8. Direct production of use value by groups with commons-oriented business ecology
Customer community -> ecology of business producing marketable, scarce goods through a foundation on non profit basis -> consumer consumes. (Linux)

9. Direct production of use value by individuals with monetization of attention through proprietary platforms
Consumer -> (Intellectual) Product on a communal (proprietary) platform -> Cash -> Consumer (Web2.0)

10. Direct production of exchange value by groups: cooperative production
Consumer communities -> cooperative format of product -> cash -> consumer (Old model of producer cooperatives).

11. Direct production of exchange value by individuals
Consumer-> product distributed using local infrastructure for distributed production-> cash -> consumer (Ebay, a person designing something that operates a machine in a far off place to churn out the product)

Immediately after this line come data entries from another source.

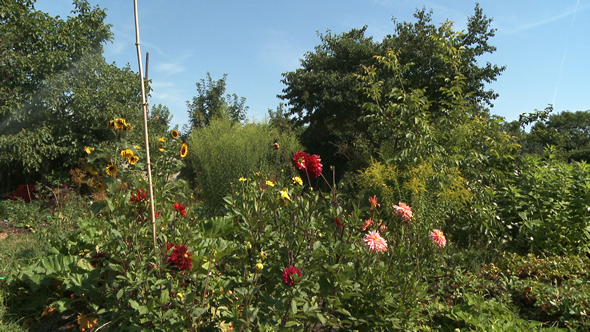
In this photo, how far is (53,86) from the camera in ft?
25.9

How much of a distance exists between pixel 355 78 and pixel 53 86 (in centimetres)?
685

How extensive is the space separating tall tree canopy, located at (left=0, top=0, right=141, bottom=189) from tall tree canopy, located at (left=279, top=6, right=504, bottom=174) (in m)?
4.70

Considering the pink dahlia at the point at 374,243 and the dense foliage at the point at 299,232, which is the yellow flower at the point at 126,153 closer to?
the dense foliage at the point at 299,232

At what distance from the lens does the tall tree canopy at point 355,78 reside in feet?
30.2

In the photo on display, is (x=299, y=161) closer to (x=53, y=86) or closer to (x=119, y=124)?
(x=119, y=124)

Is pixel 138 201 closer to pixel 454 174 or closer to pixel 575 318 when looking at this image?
pixel 575 318

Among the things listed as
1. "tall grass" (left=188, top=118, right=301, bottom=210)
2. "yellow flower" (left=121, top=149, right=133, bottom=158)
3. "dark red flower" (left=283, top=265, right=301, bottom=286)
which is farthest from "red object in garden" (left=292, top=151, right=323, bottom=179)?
"tall grass" (left=188, top=118, right=301, bottom=210)

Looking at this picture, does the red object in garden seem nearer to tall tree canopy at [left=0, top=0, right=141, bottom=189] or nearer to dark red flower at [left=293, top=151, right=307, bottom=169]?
dark red flower at [left=293, top=151, right=307, bottom=169]

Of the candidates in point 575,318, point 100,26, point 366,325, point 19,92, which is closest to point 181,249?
point 366,325

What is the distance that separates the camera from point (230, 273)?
181 cm

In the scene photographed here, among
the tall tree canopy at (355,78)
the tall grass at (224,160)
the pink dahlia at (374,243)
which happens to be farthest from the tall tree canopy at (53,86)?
the pink dahlia at (374,243)

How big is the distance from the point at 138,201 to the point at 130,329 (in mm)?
636

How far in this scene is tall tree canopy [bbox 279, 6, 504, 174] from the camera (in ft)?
30.2

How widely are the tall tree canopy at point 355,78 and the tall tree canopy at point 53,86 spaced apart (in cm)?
470
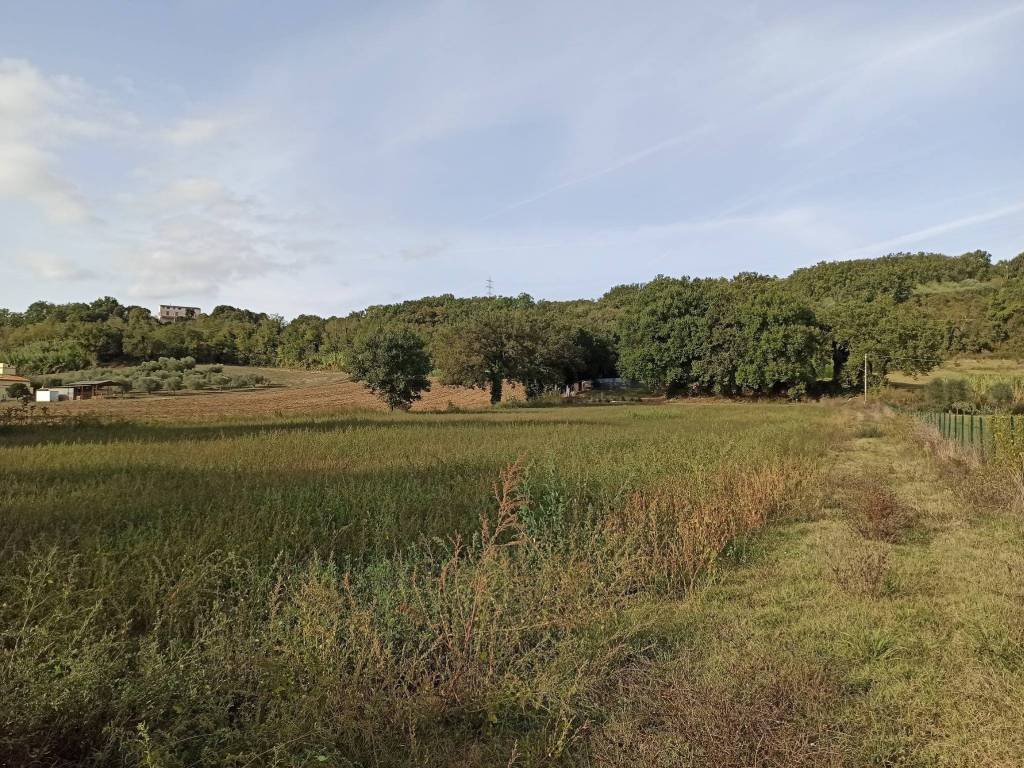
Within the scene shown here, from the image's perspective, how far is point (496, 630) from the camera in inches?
160

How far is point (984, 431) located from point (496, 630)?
15.2m

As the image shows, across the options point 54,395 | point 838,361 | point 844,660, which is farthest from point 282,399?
point 844,660

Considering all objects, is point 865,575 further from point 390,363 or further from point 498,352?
point 498,352

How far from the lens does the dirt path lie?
3.31 m

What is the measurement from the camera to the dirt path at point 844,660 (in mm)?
3309

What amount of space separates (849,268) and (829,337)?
46.4m

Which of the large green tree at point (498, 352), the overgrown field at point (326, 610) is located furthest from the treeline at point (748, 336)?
the overgrown field at point (326, 610)

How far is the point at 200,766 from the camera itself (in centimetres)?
309

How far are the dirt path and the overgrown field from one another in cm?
39

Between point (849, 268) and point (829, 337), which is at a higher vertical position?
point (849, 268)

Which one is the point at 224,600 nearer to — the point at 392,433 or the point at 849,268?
the point at 392,433

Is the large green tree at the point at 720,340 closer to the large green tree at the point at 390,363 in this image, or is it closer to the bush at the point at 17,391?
the large green tree at the point at 390,363

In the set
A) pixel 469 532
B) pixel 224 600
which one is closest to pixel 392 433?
pixel 469 532

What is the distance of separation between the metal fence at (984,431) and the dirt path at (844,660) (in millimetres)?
4952
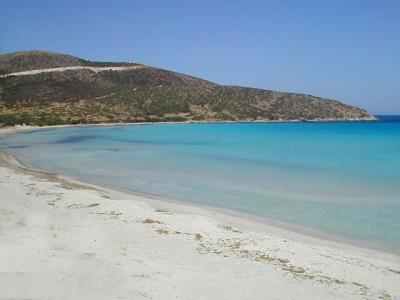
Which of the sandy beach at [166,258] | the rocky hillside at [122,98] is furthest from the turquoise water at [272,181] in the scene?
the rocky hillside at [122,98]

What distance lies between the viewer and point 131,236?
934 centimetres

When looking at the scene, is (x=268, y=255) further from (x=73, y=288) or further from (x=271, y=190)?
(x=271, y=190)

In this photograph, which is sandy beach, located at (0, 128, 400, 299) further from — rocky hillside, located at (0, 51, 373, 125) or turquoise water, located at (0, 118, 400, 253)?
rocky hillside, located at (0, 51, 373, 125)

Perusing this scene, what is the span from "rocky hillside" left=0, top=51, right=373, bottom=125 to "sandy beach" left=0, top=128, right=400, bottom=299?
55.4m

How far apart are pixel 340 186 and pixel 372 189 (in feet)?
3.96

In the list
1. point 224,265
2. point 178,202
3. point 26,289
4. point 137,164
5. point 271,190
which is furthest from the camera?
point 137,164

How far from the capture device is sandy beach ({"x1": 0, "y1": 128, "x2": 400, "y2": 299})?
6.66 meters

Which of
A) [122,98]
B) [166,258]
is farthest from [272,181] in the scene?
[122,98]

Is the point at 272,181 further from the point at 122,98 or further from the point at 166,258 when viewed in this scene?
the point at 122,98

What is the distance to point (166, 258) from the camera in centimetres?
805

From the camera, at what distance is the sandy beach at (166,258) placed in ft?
21.8

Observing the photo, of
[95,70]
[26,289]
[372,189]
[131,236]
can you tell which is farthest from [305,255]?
[95,70]

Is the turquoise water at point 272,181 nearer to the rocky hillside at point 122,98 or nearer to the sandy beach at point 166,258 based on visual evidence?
the sandy beach at point 166,258

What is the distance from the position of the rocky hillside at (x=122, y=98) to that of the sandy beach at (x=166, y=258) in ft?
182
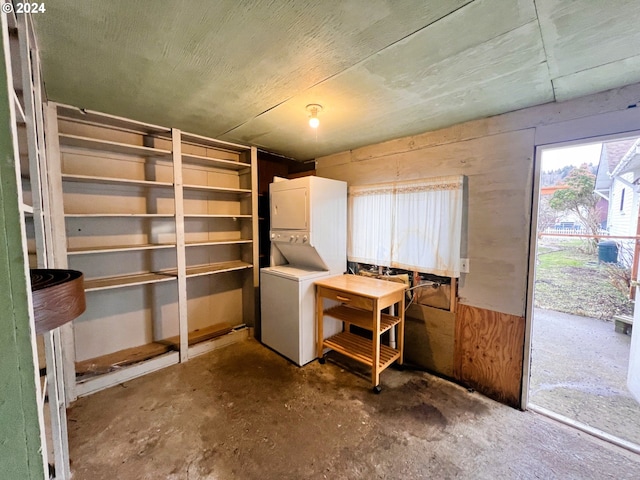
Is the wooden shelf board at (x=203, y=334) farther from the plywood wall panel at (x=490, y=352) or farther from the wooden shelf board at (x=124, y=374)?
the plywood wall panel at (x=490, y=352)

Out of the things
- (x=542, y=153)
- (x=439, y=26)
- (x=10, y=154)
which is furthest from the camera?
(x=542, y=153)

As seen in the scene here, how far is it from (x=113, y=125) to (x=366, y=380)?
3.27 metres

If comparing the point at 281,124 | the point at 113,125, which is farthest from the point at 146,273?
the point at 281,124

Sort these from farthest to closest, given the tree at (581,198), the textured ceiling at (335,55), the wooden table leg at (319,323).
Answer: the tree at (581,198) → the wooden table leg at (319,323) → the textured ceiling at (335,55)

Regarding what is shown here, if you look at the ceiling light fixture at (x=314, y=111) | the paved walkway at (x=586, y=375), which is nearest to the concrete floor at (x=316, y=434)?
the paved walkway at (x=586, y=375)

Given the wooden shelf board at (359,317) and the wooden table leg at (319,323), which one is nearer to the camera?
the wooden shelf board at (359,317)

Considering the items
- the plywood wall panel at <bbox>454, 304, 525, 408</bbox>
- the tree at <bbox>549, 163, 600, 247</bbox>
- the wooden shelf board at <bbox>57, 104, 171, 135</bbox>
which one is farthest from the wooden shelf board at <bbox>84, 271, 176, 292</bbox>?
the tree at <bbox>549, 163, 600, 247</bbox>

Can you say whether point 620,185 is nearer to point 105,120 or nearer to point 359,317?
point 359,317

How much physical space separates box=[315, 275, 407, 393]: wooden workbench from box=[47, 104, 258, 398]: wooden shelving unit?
3.55 ft

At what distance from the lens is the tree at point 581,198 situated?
421 centimetres

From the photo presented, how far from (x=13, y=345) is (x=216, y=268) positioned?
2.46 metres

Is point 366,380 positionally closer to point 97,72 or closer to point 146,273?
point 146,273

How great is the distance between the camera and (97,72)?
1515mm

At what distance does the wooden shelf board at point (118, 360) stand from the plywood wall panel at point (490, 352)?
2.85 meters
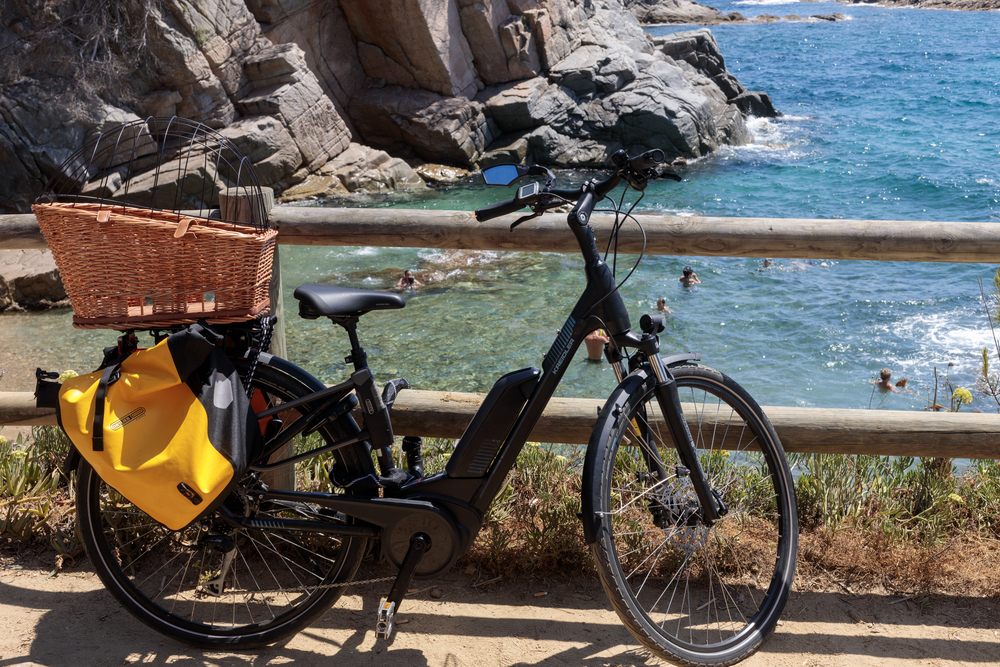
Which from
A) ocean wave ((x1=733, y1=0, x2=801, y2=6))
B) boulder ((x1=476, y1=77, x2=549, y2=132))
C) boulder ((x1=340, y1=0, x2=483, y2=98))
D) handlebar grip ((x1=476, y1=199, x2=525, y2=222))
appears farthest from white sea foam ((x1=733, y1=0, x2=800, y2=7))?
handlebar grip ((x1=476, y1=199, x2=525, y2=222))

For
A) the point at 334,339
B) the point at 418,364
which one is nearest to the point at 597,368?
the point at 418,364

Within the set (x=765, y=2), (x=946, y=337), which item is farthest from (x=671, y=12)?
(x=946, y=337)

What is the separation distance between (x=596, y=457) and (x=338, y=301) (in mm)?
874

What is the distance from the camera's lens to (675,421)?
7.31 ft

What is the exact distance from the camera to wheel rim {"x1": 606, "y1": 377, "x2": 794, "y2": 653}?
236 centimetres

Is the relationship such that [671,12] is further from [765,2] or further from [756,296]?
[756,296]

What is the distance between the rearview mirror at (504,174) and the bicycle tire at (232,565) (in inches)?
34.1

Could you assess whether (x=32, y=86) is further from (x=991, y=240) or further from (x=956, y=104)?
(x=956, y=104)

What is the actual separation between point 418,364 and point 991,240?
6653mm

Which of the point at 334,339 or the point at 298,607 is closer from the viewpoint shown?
the point at 298,607

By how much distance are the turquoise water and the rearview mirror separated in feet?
14.7

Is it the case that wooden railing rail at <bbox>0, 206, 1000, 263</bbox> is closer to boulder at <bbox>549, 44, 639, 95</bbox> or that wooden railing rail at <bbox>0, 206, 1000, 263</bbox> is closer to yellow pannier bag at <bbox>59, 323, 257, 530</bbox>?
yellow pannier bag at <bbox>59, 323, 257, 530</bbox>

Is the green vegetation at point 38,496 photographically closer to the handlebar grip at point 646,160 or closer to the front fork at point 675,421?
the front fork at point 675,421

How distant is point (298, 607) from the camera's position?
8.22ft
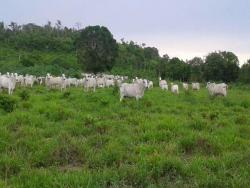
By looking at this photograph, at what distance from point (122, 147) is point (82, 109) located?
7.13m

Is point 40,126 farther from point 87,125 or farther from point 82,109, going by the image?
point 82,109

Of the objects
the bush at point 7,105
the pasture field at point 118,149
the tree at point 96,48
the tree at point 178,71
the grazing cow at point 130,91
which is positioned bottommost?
the pasture field at point 118,149

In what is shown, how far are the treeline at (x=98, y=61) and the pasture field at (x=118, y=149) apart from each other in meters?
36.2

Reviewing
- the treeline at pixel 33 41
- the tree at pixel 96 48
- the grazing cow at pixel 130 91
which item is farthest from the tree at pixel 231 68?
the grazing cow at pixel 130 91

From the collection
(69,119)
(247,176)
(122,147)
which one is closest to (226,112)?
(69,119)

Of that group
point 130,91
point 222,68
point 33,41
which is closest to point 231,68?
point 222,68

Perhaps the most interesting aspect of these models is that they highlight the evolved forms of us trading our attention span. The ´evidence´ that the development won´t stop short at a simple attention span exchange is that marketers are finding their way into these models too. A poignant example is Facebook´s announcement last November of its advertising strategy, which allows targeted ads to be included in some of its applications. For instance, if you tell your friends about your purchases on Ebay, targeted ads will show up underneath the announcement. This is sad, because it involves a person´s life. It is also worrying because Facebook’s model is very clearly designed around garnering revenue ultimately through advertising. The popular platform had been going for a few years, building a critical mass of users first, before announcing just how it was going to ‘abuse’ them.

In some ways, the latest technology offers even more scope for these type of practices than older models did. Nevertheless, people’s direct involvement also gives them greater opportunity to object. Bauwens predicts a significant change in marketing practices ‘according to which pole is being addressed’. He believes that ‘we can expect the emergence of a new set of businesses and marketing agents, catering for the peer production polarity directly’. When this reality takes shape and gains ground we´ll have once again become defeated by powers that are, at the moment, defeatable.

On an individual level we have a chance to go back to square one economically now. If you take into consideration how direct personal exchange as described by the last model in Bauwens´ list compares to the situation of our ancestors during the pre-technological period, you’ll see the parallels. In the pre-industrial stage, people confronted the objective world much like form confronts matter. Their labor tied the two together, which is the wholesome situation of humans themselves being the mediums, linking directly to their surroundings; humans linking form and matter.

This direct link was replaced when the market economy society started off. The price we paid for more wealth was a submerged individual under a more complex system. Ever since the market economy took off, the search for mediating factors uniting the human experience to their surroundings has flaundered.

Jeremy Shapiro, a Marcuse expert, says this is because people have always attempted to achieve a unification in the realm of thought and not in the tangible relation between form and matter. He sums up a list of dualisms that he says capture all experiences of human beings in Western cilivilization thus far; these are (aside from form and matter) universal and particular, man and nature, mind and body, labor and leisure and conscious and unconscious. Attempts to unify of the two sides were driven by the fact that the relationships of dualisms used to be structured vertically; the higher against the lower. The arrival on the scene of immersive technologies might mean that the different levels are eradicated. We are beginning to figure out ways of understanding this, which leads to wholesome behavior.

Just like the arts, man´s confrontation of nature from a survival motive is increasingly finding mediation that is to some degree perfect. A healthy interiority of the relationship between man and survival is established with the help of technological tools. This is what we are experiencing right now.